Un nuovo forte appello di papa Leone XIV per la pace nella Striscia di Gaza. “È sempre più preoccupante e dolorosa la situazione nella Striscia di Gaza”, ha detto al termine della prima udienza generale del suo pontificato rinnovando “l’appello accorato a consentire l’ingresso di dignitosi aiuti umanitari e a porre fine alle ostilità, il cui prezzo straziante è pagato dai bambini, dagli anziani, dalle persone malate”. La prima udienza generale del Pontefice è iniziata con un giro in papamobile per salutare i fedeli in piazza ed è proseguita con la catechesi sul tema “Il seminatore. Egli parlò loro di molte cose con parabole (Mt 13,3a)”. “Una parabola un po’ particolare, perché si tratta di una specie di introduzione a tutte le parabole”, ha detto il Papa aggiungendo che “in un certo senso, in questo racconto possiamo riconoscere il modo di comunicare di Gesù, che ha tanto da insegnarci per l’annuncio del Vangelo oggi”. Per papa Leone XIV le parabole raccontano storie prese dalla vita di tutti i giorni ma nello stesso tempo “ci rimandano a un significato più profondo”. Il termine parabola – ha spiegato – viene “dal verbo greco paraballein, che vuol dire gettare innanzi. La parabola mi getta davanti una parola che mi provoca e mi spinge a interrogarmi. La parabola del seminatore parla proprio della dinamica della parola di Dio e degli effetti che essa produce”. Infatti, “ogni parola del Vangelo è come un seme che viene gettato nel terreno della nostra vita. Molte volte Gesù utilizza l’immagine del seme, con diversi significati”, ha detto papa Leone spiegando che nel capitolo 13 del Vangelo di Matteo, la parabola del seminatore introduce una serie di altre “piccole parabole, alcune delle quali parlano proprio di ciò che avviene nel terreno: il grano e la zizzania, il granellino di senape, il tesoro nascosto nel campo”. “Cos’è dunque questo terreno? È – ha detto – il nostro cuore, ma è anche il mondo, la comunità, la Chiesa. La parola di Dio, infatti, feconda e provoca ogni realtà”. 

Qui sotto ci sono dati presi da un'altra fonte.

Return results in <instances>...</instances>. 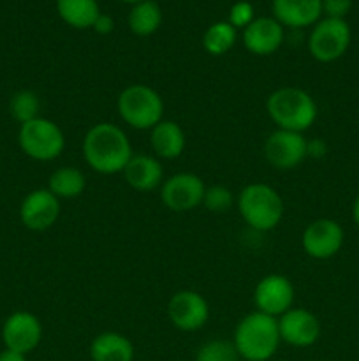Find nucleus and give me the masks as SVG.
<instances>
[{
    "instance_id": "nucleus-25",
    "label": "nucleus",
    "mask_w": 359,
    "mask_h": 361,
    "mask_svg": "<svg viewBox=\"0 0 359 361\" xmlns=\"http://www.w3.org/2000/svg\"><path fill=\"white\" fill-rule=\"evenodd\" d=\"M41 111V99L32 90H18L9 101V113L18 123H27L37 118Z\"/></svg>"
},
{
    "instance_id": "nucleus-8",
    "label": "nucleus",
    "mask_w": 359,
    "mask_h": 361,
    "mask_svg": "<svg viewBox=\"0 0 359 361\" xmlns=\"http://www.w3.org/2000/svg\"><path fill=\"white\" fill-rule=\"evenodd\" d=\"M206 183L194 173L182 171L168 176L160 185V201L168 210L183 214L203 207Z\"/></svg>"
},
{
    "instance_id": "nucleus-27",
    "label": "nucleus",
    "mask_w": 359,
    "mask_h": 361,
    "mask_svg": "<svg viewBox=\"0 0 359 361\" xmlns=\"http://www.w3.org/2000/svg\"><path fill=\"white\" fill-rule=\"evenodd\" d=\"M238 351H236L232 341H215L206 342L199 348L196 355V361H239Z\"/></svg>"
},
{
    "instance_id": "nucleus-2",
    "label": "nucleus",
    "mask_w": 359,
    "mask_h": 361,
    "mask_svg": "<svg viewBox=\"0 0 359 361\" xmlns=\"http://www.w3.org/2000/svg\"><path fill=\"white\" fill-rule=\"evenodd\" d=\"M232 344L245 361H271L282 344L277 317L263 312L246 314L236 324Z\"/></svg>"
},
{
    "instance_id": "nucleus-23",
    "label": "nucleus",
    "mask_w": 359,
    "mask_h": 361,
    "mask_svg": "<svg viewBox=\"0 0 359 361\" xmlns=\"http://www.w3.org/2000/svg\"><path fill=\"white\" fill-rule=\"evenodd\" d=\"M129 28L137 37H150L160 28L162 25V9L155 0H143L130 9Z\"/></svg>"
},
{
    "instance_id": "nucleus-21",
    "label": "nucleus",
    "mask_w": 359,
    "mask_h": 361,
    "mask_svg": "<svg viewBox=\"0 0 359 361\" xmlns=\"http://www.w3.org/2000/svg\"><path fill=\"white\" fill-rule=\"evenodd\" d=\"M56 13L69 27L87 30L94 27L101 7L97 0H56Z\"/></svg>"
},
{
    "instance_id": "nucleus-10",
    "label": "nucleus",
    "mask_w": 359,
    "mask_h": 361,
    "mask_svg": "<svg viewBox=\"0 0 359 361\" xmlns=\"http://www.w3.org/2000/svg\"><path fill=\"white\" fill-rule=\"evenodd\" d=\"M345 233L340 222L334 219H315L305 228L301 235V247L312 259H331L344 247Z\"/></svg>"
},
{
    "instance_id": "nucleus-4",
    "label": "nucleus",
    "mask_w": 359,
    "mask_h": 361,
    "mask_svg": "<svg viewBox=\"0 0 359 361\" xmlns=\"http://www.w3.org/2000/svg\"><path fill=\"white\" fill-rule=\"evenodd\" d=\"M239 215L248 228L256 231H273L284 219V200L275 187L252 182L239 190L236 197Z\"/></svg>"
},
{
    "instance_id": "nucleus-12",
    "label": "nucleus",
    "mask_w": 359,
    "mask_h": 361,
    "mask_svg": "<svg viewBox=\"0 0 359 361\" xmlns=\"http://www.w3.org/2000/svg\"><path fill=\"white\" fill-rule=\"evenodd\" d=\"M168 316L180 331H197L210 319V303L201 293L183 289L169 300Z\"/></svg>"
},
{
    "instance_id": "nucleus-5",
    "label": "nucleus",
    "mask_w": 359,
    "mask_h": 361,
    "mask_svg": "<svg viewBox=\"0 0 359 361\" xmlns=\"http://www.w3.org/2000/svg\"><path fill=\"white\" fill-rule=\"evenodd\" d=\"M120 118L136 130H151L164 120L165 104L155 88L144 83H132L120 92L116 99Z\"/></svg>"
},
{
    "instance_id": "nucleus-34",
    "label": "nucleus",
    "mask_w": 359,
    "mask_h": 361,
    "mask_svg": "<svg viewBox=\"0 0 359 361\" xmlns=\"http://www.w3.org/2000/svg\"><path fill=\"white\" fill-rule=\"evenodd\" d=\"M118 2H125V4H132V6H136V4L143 2V0H118Z\"/></svg>"
},
{
    "instance_id": "nucleus-32",
    "label": "nucleus",
    "mask_w": 359,
    "mask_h": 361,
    "mask_svg": "<svg viewBox=\"0 0 359 361\" xmlns=\"http://www.w3.org/2000/svg\"><path fill=\"white\" fill-rule=\"evenodd\" d=\"M0 361H27V355L11 351V349H4V351H0Z\"/></svg>"
},
{
    "instance_id": "nucleus-26",
    "label": "nucleus",
    "mask_w": 359,
    "mask_h": 361,
    "mask_svg": "<svg viewBox=\"0 0 359 361\" xmlns=\"http://www.w3.org/2000/svg\"><path fill=\"white\" fill-rule=\"evenodd\" d=\"M234 194L229 187L215 183V185H206L203 197V207L211 214H225L234 207Z\"/></svg>"
},
{
    "instance_id": "nucleus-17",
    "label": "nucleus",
    "mask_w": 359,
    "mask_h": 361,
    "mask_svg": "<svg viewBox=\"0 0 359 361\" xmlns=\"http://www.w3.org/2000/svg\"><path fill=\"white\" fill-rule=\"evenodd\" d=\"M123 178L137 192H151L164 183V168L160 159L151 154H134L123 169Z\"/></svg>"
},
{
    "instance_id": "nucleus-14",
    "label": "nucleus",
    "mask_w": 359,
    "mask_h": 361,
    "mask_svg": "<svg viewBox=\"0 0 359 361\" xmlns=\"http://www.w3.org/2000/svg\"><path fill=\"white\" fill-rule=\"evenodd\" d=\"M277 321L282 342L292 348H312L322 334L319 317L301 307H292Z\"/></svg>"
},
{
    "instance_id": "nucleus-31",
    "label": "nucleus",
    "mask_w": 359,
    "mask_h": 361,
    "mask_svg": "<svg viewBox=\"0 0 359 361\" xmlns=\"http://www.w3.org/2000/svg\"><path fill=\"white\" fill-rule=\"evenodd\" d=\"M327 147L322 140H312L306 145V155L313 159H322L326 155Z\"/></svg>"
},
{
    "instance_id": "nucleus-11",
    "label": "nucleus",
    "mask_w": 359,
    "mask_h": 361,
    "mask_svg": "<svg viewBox=\"0 0 359 361\" xmlns=\"http://www.w3.org/2000/svg\"><path fill=\"white\" fill-rule=\"evenodd\" d=\"M294 284L285 275L270 274L257 282L253 289V305L257 312L271 317H280L294 307Z\"/></svg>"
},
{
    "instance_id": "nucleus-28",
    "label": "nucleus",
    "mask_w": 359,
    "mask_h": 361,
    "mask_svg": "<svg viewBox=\"0 0 359 361\" xmlns=\"http://www.w3.org/2000/svg\"><path fill=\"white\" fill-rule=\"evenodd\" d=\"M256 20V11L253 6L246 0H239V2L232 4L231 9H229V23L238 30V28H246L252 21Z\"/></svg>"
},
{
    "instance_id": "nucleus-22",
    "label": "nucleus",
    "mask_w": 359,
    "mask_h": 361,
    "mask_svg": "<svg viewBox=\"0 0 359 361\" xmlns=\"http://www.w3.org/2000/svg\"><path fill=\"white\" fill-rule=\"evenodd\" d=\"M48 189L62 200H76L87 189V176L74 166H62L55 169L48 178Z\"/></svg>"
},
{
    "instance_id": "nucleus-19",
    "label": "nucleus",
    "mask_w": 359,
    "mask_h": 361,
    "mask_svg": "<svg viewBox=\"0 0 359 361\" xmlns=\"http://www.w3.org/2000/svg\"><path fill=\"white\" fill-rule=\"evenodd\" d=\"M150 147L160 161H175L185 152V130L175 120L164 118L150 130Z\"/></svg>"
},
{
    "instance_id": "nucleus-30",
    "label": "nucleus",
    "mask_w": 359,
    "mask_h": 361,
    "mask_svg": "<svg viewBox=\"0 0 359 361\" xmlns=\"http://www.w3.org/2000/svg\"><path fill=\"white\" fill-rule=\"evenodd\" d=\"M92 28H94V30L97 32V34L108 35V34H111L113 30H115V20H113V18L109 16V14L101 13V14H99L97 20H95L94 27H92Z\"/></svg>"
},
{
    "instance_id": "nucleus-29",
    "label": "nucleus",
    "mask_w": 359,
    "mask_h": 361,
    "mask_svg": "<svg viewBox=\"0 0 359 361\" xmlns=\"http://www.w3.org/2000/svg\"><path fill=\"white\" fill-rule=\"evenodd\" d=\"M351 9L352 0H322V14H326V18L345 20Z\"/></svg>"
},
{
    "instance_id": "nucleus-9",
    "label": "nucleus",
    "mask_w": 359,
    "mask_h": 361,
    "mask_svg": "<svg viewBox=\"0 0 359 361\" xmlns=\"http://www.w3.org/2000/svg\"><path fill=\"white\" fill-rule=\"evenodd\" d=\"M306 145L308 140L301 133L275 129L264 141V159L278 171H291L308 159Z\"/></svg>"
},
{
    "instance_id": "nucleus-24",
    "label": "nucleus",
    "mask_w": 359,
    "mask_h": 361,
    "mask_svg": "<svg viewBox=\"0 0 359 361\" xmlns=\"http://www.w3.org/2000/svg\"><path fill=\"white\" fill-rule=\"evenodd\" d=\"M238 39V30L229 21H217L203 34V48L208 55L222 56L232 49Z\"/></svg>"
},
{
    "instance_id": "nucleus-16",
    "label": "nucleus",
    "mask_w": 359,
    "mask_h": 361,
    "mask_svg": "<svg viewBox=\"0 0 359 361\" xmlns=\"http://www.w3.org/2000/svg\"><path fill=\"white\" fill-rule=\"evenodd\" d=\"M243 46L246 51L257 56L273 55L282 48L285 30L273 16L256 18L246 28H243Z\"/></svg>"
},
{
    "instance_id": "nucleus-15",
    "label": "nucleus",
    "mask_w": 359,
    "mask_h": 361,
    "mask_svg": "<svg viewBox=\"0 0 359 361\" xmlns=\"http://www.w3.org/2000/svg\"><path fill=\"white\" fill-rule=\"evenodd\" d=\"M60 217V200L48 189H34L20 204V221L30 231H46Z\"/></svg>"
},
{
    "instance_id": "nucleus-1",
    "label": "nucleus",
    "mask_w": 359,
    "mask_h": 361,
    "mask_svg": "<svg viewBox=\"0 0 359 361\" xmlns=\"http://www.w3.org/2000/svg\"><path fill=\"white\" fill-rule=\"evenodd\" d=\"M83 157L88 168L99 175L123 173L134 155L129 136L120 126L99 122L87 130L83 137Z\"/></svg>"
},
{
    "instance_id": "nucleus-13",
    "label": "nucleus",
    "mask_w": 359,
    "mask_h": 361,
    "mask_svg": "<svg viewBox=\"0 0 359 361\" xmlns=\"http://www.w3.org/2000/svg\"><path fill=\"white\" fill-rule=\"evenodd\" d=\"M42 341V323L28 310H16L2 324V342L6 349L28 355Z\"/></svg>"
},
{
    "instance_id": "nucleus-33",
    "label": "nucleus",
    "mask_w": 359,
    "mask_h": 361,
    "mask_svg": "<svg viewBox=\"0 0 359 361\" xmlns=\"http://www.w3.org/2000/svg\"><path fill=\"white\" fill-rule=\"evenodd\" d=\"M352 221L359 228V194L355 196L354 203H352Z\"/></svg>"
},
{
    "instance_id": "nucleus-3",
    "label": "nucleus",
    "mask_w": 359,
    "mask_h": 361,
    "mask_svg": "<svg viewBox=\"0 0 359 361\" xmlns=\"http://www.w3.org/2000/svg\"><path fill=\"white\" fill-rule=\"evenodd\" d=\"M266 111L277 129L301 134L315 123L319 115L315 99L298 87H282L271 92L267 95Z\"/></svg>"
},
{
    "instance_id": "nucleus-6",
    "label": "nucleus",
    "mask_w": 359,
    "mask_h": 361,
    "mask_svg": "<svg viewBox=\"0 0 359 361\" xmlns=\"http://www.w3.org/2000/svg\"><path fill=\"white\" fill-rule=\"evenodd\" d=\"M18 145L32 161L51 162L65 150V134L53 120L37 116L18 129Z\"/></svg>"
},
{
    "instance_id": "nucleus-20",
    "label": "nucleus",
    "mask_w": 359,
    "mask_h": 361,
    "mask_svg": "<svg viewBox=\"0 0 359 361\" xmlns=\"http://www.w3.org/2000/svg\"><path fill=\"white\" fill-rule=\"evenodd\" d=\"M134 344L118 331H102L92 341V361H134Z\"/></svg>"
},
{
    "instance_id": "nucleus-18",
    "label": "nucleus",
    "mask_w": 359,
    "mask_h": 361,
    "mask_svg": "<svg viewBox=\"0 0 359 361\" xmlns=\"http://www.w3.org/2000/svg\"><path fill=\"white\" fill-rule=\"evenodd\" d=\"M273 18L289 28L313 27L322 16V0H273Z\"/></svg>"
},
{
    "instance_id": "nucleus-7",
    "label": "nucleus",
    "mask_w": 359,
    "mask_h": 361,
    "mask_svg": "<svg viewBox=\"0 0 359 361\" xmlns=\"http://www.w3.org/2000/svg\"><path fill=\"white\" fill-rule=\"evenodd\" d=\"M352 32L345 20L320 18L308 35V51L317 62L331 63L347 53Z\"/></svg>"
}]
</instances>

Durante la catechesi ha citato un quadro di Van Gogh. “Ho in mente quel bellissimo dipinto di Van Gogh: Il seminatore al tramonto. Quell’immagine del seminatore sotto il sole cocente mi parla anche della fatica del contadino. E mi colpisce che, alle spalle del seminatore, Van Gogh ha rappresentato il grano già maturo. Mi sembra proprio un’immagine di speranza: in un modo o nell’altro, il seme ha portato frutto. Non sappiamo bene come, ma è così”, ha detto aggiungendo che “al centro della scena, però, non c’è il seminatore, che sta di lato, ma tutto il dipinto è dominato dall’immagine del sole, forse per ricordarci che è Dio a muovere la storia, anche se talvolta ci sembra assente o distante. È il sole che scalda le zolle della terra e fa maturare il seme”. Nei saluti in varie lingue, al termine dell’udienza, il papa ha invitato, in questo mese mariano, a “pregare il rosario ogni giorno per la pace. Insieme a Maria, chiediamo che gli uomini non si chiudano a questo dono di Dio e disarmino il loro cuore”. “In un mondo diviso e ferito dall’odio e dalla guerra siamo chiamati a seminare la speranza e a costruire la pace!”, ha etto salutando altri gruppi presenti.